REQUIREMENTS:
[A] Retype the passage of the article on Colorado's transportation emissions rules starting with "With power utilities" and going on through "of carbon dioxide.".
[B] Echo the data items starting with the line with "Looking at table" and going on through the end of the data items, leaving out the pictures.

DOCUMENT SEGMENT:
↓
The state agency that spent a century pouring roadways for trucks and automobiles now finds itself mapping out a new route — and paving the way to reducing impacts of climate change.
Colorado Department of Transportation Director Shoshana Lew sees that lane to greenhouse gas cuts when she stands atop a new park that will cap the $1.2 billion Central 70 rebuild at Columbine Street in Denver. Eight lanes of heavy-duty traffic will speed underneath. Yet where she stands, there will be bike paths, carbon-munching trees, bus stops and unobstructed views of the Indian Peaks.
With power utilities and the oil and gas industry already facing tightened regulation, the transportation sector at the heart of American work and play is the next largely untapped area for greenhouse gas reduction. Lawmakers moved to address that in the vast 2021 transportation spending bill, which redefined CDOT’s role to include being the traffic cop for the state’s emission goals.
Those goals, set in 2019, call for 26% emission cuts across the economy by 2025, and 50% by 2030, from benchmark levels in 2005 of about 140 million tons of carbon dioxide.
Through better planning for every future big road project in Colorado, Lew believes CDOT can help lead the way toward cutting traffic enough to meet the 5-10% greenhouse gas reductions required by the new legislation’s draft rules that the agency will vote on in December. And not just “can”, CDOT officials say, but “must.”
“We talk at a high level about the urgent need to confront climate change,” Lew said. Transportation’s share in global warming “is just a hard nut to crack, where it has to be done.”
But is every corner of the state on board?
Not Weld County.
The location Weld County Commissioner Scott James picks to explain how CDOT is overreaching is the crowded four-lane stretch of Interstate 25 through Mead, near Camping World, a segment in desperate need of widening. Weld County wants to help cut Colorado greenhouse emissions, James said, and with its huge feedlots full of methane-producing cattle, represents one of the best opportunities in the state to cap climate damage.
But if Weld County pushes to widen I-25 to six lanes, the CDOT draft rules will require local officials to spend millions of dollars on “multimodal” connections to buses and trains that don’t exist on the Northern Front Range, and to bike lanes commuters don’t want to use, he said.
“We’ve got people that need to get to their jobs. This is all just numbers in a model and not a true reflection of what’s actually happening,” James said, adding that Weld County believes that to get its pet highway project done under the new rules, it would have to increase public transit capacity 276%. “We don’t have that capacity in transit. It doesn’t exist.”
Why make CDOT another greenhouse gas dictator, James said, when the state health department and the Air Quality Control Commission already have the expertise?
“Frankly,” he said, “they should not have greenhouse gas reduction authority.”
Passing the Goldilocks test
The 2021 legislation gave CDOT access to billions of dollars in new highway and transit project funding in coming years, through new fees and guidelines on how to spend federal stimulus money. But it also required the agency to aim for greenhouse gas reductions from transportation sources, and to incorporate multimodal options in all significant regional projects it funds — adding bus lanes, safer pedestrian and bike access, and train and bus hubs linked to major highways.
↑
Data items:
↓
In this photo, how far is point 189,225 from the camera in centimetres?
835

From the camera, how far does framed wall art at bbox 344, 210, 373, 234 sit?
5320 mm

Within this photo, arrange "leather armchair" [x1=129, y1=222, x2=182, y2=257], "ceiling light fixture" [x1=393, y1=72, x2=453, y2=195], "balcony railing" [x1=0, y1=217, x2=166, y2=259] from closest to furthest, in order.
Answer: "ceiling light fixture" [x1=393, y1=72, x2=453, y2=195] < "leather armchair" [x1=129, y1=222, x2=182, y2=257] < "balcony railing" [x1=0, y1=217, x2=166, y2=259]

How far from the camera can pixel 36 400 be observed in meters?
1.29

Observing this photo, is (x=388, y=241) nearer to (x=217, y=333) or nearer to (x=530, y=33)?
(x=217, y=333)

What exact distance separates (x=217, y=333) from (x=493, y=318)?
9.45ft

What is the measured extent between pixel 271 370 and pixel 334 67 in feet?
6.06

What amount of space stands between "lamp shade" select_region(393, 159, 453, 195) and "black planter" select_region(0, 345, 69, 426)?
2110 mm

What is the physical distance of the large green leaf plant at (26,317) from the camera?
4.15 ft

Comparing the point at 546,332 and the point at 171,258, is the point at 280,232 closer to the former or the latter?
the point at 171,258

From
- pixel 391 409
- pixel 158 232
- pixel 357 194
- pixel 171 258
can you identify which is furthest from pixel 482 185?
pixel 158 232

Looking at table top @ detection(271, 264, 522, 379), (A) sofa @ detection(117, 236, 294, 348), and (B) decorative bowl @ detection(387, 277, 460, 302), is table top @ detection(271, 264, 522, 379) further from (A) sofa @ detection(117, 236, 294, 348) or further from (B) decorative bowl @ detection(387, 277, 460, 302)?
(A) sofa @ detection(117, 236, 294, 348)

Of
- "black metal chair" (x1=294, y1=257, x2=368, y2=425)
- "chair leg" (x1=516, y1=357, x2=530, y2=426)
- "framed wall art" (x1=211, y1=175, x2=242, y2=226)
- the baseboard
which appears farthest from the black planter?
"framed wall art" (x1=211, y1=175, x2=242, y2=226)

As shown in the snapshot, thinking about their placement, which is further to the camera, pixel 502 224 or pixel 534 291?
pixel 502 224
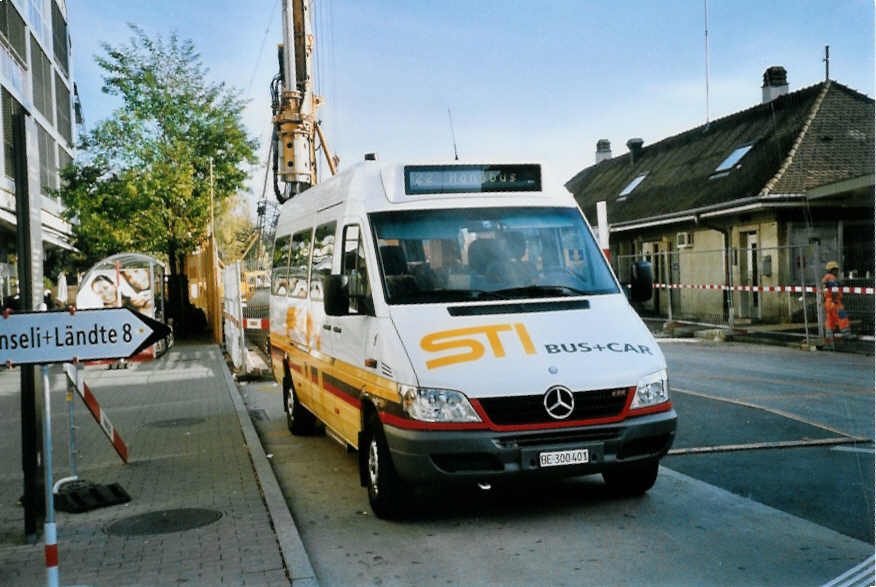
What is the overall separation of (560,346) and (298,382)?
↑
RESULTS OF THE TASKS:
[A]
With power utilities and the oil and gas industry already facing tightened regulation, the transportation sector at the heart of American work and play is the next largely untapped area for greenhouse gas reduction. Lawmakers moved to address that in the vast 2021 transportation spending bill, which redefined CDOT’s role to include being the traffic cop for the state’s emission goals.
Those goals, set in 2019, call for 26% emission cuts across the economy by 2025, and 50% by 2030, from benchmark levels in 2005 of about 140 million tons of carbon dioxide.

[B]
Looking at table top @ detection(271, 264, 522, 379), (A) sofa @ detection(117, 236, 294, 348), and (B) decorative bowl @ detection(387, 277, 460, 302), is table top @ detection(271, 264, 522, 379) further from (A) sofa @ detection(117, 236, 294, 348) or further from (B) decorative bowl @ detection(387, 277, 460, 302)?
(A) sofa @ detection(117, 236, 294, 348)

Of
- "black metal chair" (x1=294, y1=257, x2=368, y2=425)
- "chair leg" (x1=516, y1=357, x2=530, y2=426)
- "framed wall art" (x1=211, y1=175, x2=242, y2=226)
- the baseboard
which appears farthest from the black planter?
"framed wall art" (x1=211, y1=175, x2=242, y2=226)

As shown in the snapshot, thinking about their placement, which is further to the camera, pixel 502 224 or pixel 534 291?
pixel 502 224
What is the overall separation of (560,346) and (298,382)?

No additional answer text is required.